### [OBJECTIVE]
Copy the passage below on transactional replication in SQL Server 7.0 word for word, from its first sentence to its last.

[start READING TEXT]

Suppose you're a DBA using SQL Server 7.0 to support online transaction processing (OLTP) databases of 50GB or more in a virtually 24 * 7 operation with a narrow maintenance window. Suppose also that your users require ad hoc query access to your data for either reporting purposes or data warehouse development. For this example, you would want to maintain a copy of the production data on a separate server to avoid database performance problems such as blocking caused by users issuing long-running queries against tables that programs are also issuing inserts and updates on.
Transactional replication is the process of reissuing against remote secondary servers those transaction commands that SQL Server has initially committed on a primary production server. Transactional replication is a popular method of maintaining an updated copy of a production database. The term for the remote secondary servers is Subscribers; the term for the primary production server is Publisher. Transactional replication maintains the subscriber servers' data with minimal latency and requires a minimum of DBA maintenance. Latency determines the amount of time between when SQL Server commits the transactions against the production database and when SQL Server applies those same transactions to the Subscribers' copy of the data.
SQL Server 7.0 lets you configure a transactional replication scenario in which one or more Subscribers receive the transactions committed against the Publisher. The Microsoft Snapshot Agent facilitates an initialization process that synchronizes the Publisher's schema and data with all Subscribers. Although using the Snapshot Agent is standard practice, its synchronization process could exceed your maintenance window, depending on the size of your database. However, you can set up transactional replication for your database without using the Snapshot Agent to initialize the database schema and data. For the example in this article, you must perform a full Publisher database restore to the Subscriber server during a nonproduction period to manually synchronize the schema and data.

[end READING TEXT]
[start ENTRIES SUPPLIED]

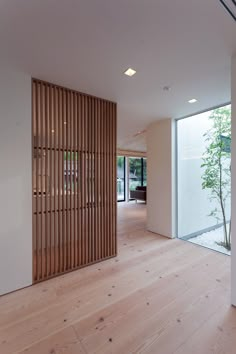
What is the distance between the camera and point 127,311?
199 centimetres

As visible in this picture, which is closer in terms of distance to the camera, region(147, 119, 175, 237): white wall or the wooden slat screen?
the wooden slat screen

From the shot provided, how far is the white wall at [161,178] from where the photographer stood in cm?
418

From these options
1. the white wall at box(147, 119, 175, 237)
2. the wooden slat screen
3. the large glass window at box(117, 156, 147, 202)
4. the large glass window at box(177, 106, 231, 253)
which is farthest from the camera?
the large glass window at box(117, 156, 147, 202)

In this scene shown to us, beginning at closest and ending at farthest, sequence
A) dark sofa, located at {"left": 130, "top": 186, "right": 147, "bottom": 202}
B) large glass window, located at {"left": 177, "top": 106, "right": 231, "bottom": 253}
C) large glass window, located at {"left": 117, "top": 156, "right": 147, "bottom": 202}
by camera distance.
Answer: large glass window, located at {"left": 177, "top": 106, "right": 231, "bottom": 253}, dark sofa, located at {"left": 130, "top": 186, "right": 147, "bottom": 202}, large glass window, located at {"left": 117, "top": 156, "right": 147, "bottom": 202}

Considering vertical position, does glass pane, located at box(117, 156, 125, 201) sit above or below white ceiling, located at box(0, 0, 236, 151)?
below

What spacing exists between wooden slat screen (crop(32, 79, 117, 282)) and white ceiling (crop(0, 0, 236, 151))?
0.36m

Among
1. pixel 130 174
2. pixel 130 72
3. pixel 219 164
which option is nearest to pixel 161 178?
Result: pixel 219 164

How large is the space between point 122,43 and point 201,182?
3.33 metres

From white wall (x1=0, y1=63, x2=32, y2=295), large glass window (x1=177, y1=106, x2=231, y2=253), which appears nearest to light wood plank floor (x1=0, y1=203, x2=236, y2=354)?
white wall (x1=0, y1=63, x2=32, y2=295)

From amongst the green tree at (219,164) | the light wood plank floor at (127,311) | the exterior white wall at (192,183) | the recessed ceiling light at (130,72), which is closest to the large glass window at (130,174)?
the exterior white wall at (192,183)

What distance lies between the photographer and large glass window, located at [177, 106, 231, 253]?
3875mm

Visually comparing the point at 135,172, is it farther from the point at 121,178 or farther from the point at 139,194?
the point at 139,194

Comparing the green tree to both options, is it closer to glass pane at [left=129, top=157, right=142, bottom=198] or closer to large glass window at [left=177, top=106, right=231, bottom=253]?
large glass window at [left=177, top=106, right=231, bottom=253]

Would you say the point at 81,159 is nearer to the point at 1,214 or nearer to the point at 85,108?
the point at 85,108
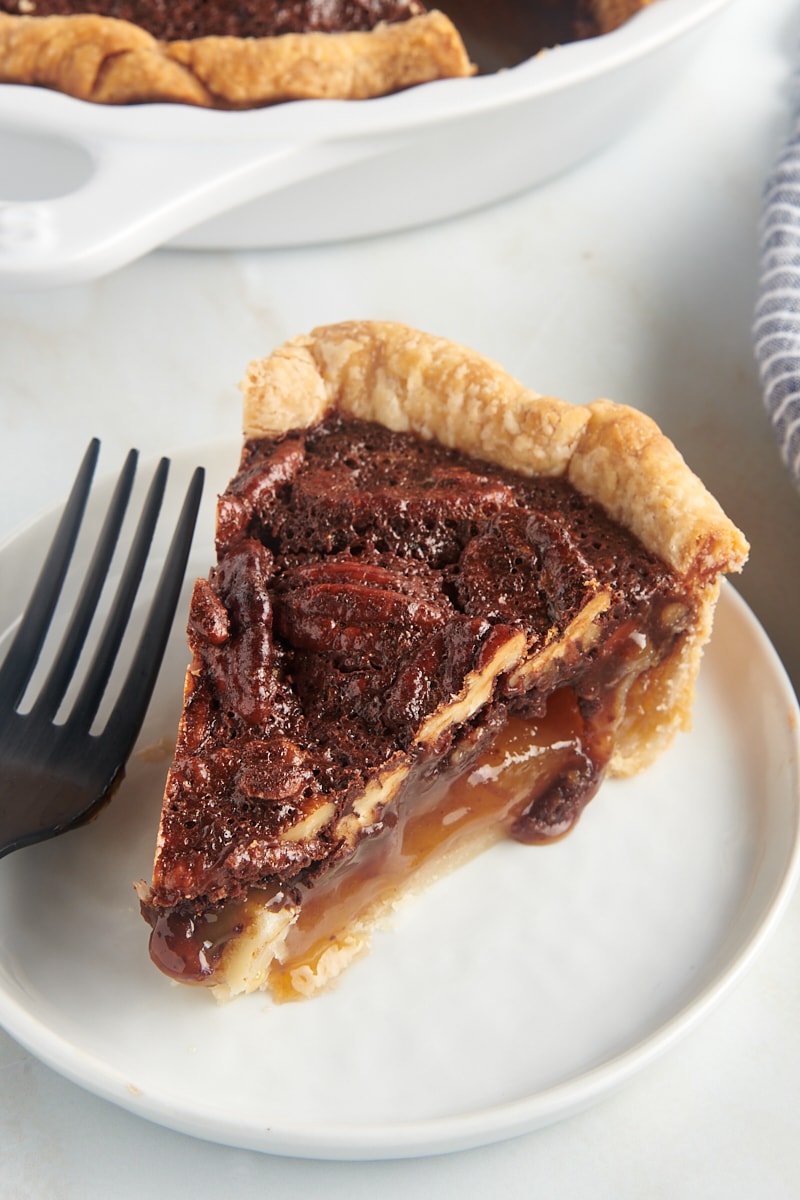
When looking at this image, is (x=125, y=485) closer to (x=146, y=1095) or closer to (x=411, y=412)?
(x=411, y=412)

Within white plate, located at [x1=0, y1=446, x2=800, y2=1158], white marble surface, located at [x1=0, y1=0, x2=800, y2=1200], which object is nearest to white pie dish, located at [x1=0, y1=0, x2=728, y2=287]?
white marble surface, located at [x1=0, y1=0, x2=800, y2=1200]

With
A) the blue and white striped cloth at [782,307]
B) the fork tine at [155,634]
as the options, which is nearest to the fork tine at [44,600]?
the fork tine at [155,634]

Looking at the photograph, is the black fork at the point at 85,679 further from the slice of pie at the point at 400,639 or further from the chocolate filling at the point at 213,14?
the chocolate filling at the point at 213,14

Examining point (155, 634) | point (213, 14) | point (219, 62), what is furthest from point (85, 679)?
point (213, 14)

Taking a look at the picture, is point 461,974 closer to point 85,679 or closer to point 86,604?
point 85,679

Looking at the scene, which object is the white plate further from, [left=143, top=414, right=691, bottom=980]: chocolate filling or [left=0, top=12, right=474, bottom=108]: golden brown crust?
[left=0, top=12, right=474, bottom=108]: golden brown crust

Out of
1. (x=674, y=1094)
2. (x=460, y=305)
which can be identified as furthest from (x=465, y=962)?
(x=460, y=305)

[end ENTRIES SUPPLIED]

### [COMPLETED TASK]
Suppose you're a DBA using SQL Server 7.0 to support online transaction processing (OLTP) databases of 50GB or more in a virtually 24 * 7 operation with a narrow maintenance window. Suppose also that your users require ad hoc query access to your data for either reporting purposes or data warehouse development. For this example, you would want to maintain a copy of the production data on a separate server to avoid database performance problems such as blocking caused by users issuing long-running queries against tables that programs are also issuing inserts and updates on.
Transactional replication is the process of reissuing against remote secondary servers those transaction commands that SQL Server has initially committed on a primary production server. Transactional replication is a popular method of maintaining an updated copy of a production database. The term for the remote secondary servers is Subscribers; the term for the primary production server is Publisher. Transactional replication maintains the subscriber servers' data with minimal latency and requires a minimum of DBA maintenance. Latency determines the amount of time between when SQL Server commits the transactions against the production database and when SQL Server applies those same transactions to the Subscribers' copy of the data.
SQL Server 7.0 lets you configure a transactional replication scenario in which one or more Subscribers receive the transactions committed against the Publisher. The Microsoft Snapshot Agent facilitates an initialization process that synchronizes the Publisher's schema and data with all Subscribers. Although using the Snapshot Agent is standard practice, its synchronization process could exceed your maintenance window, depending on the size of your database. However, you can set up transactional replication for your database without using the Snapshot Agent to initialize the database schema and data. For the example in this article, you must perform a full Publisher database restore to the Subscriber server during a nonproduction period to manually synchronize the schema and data.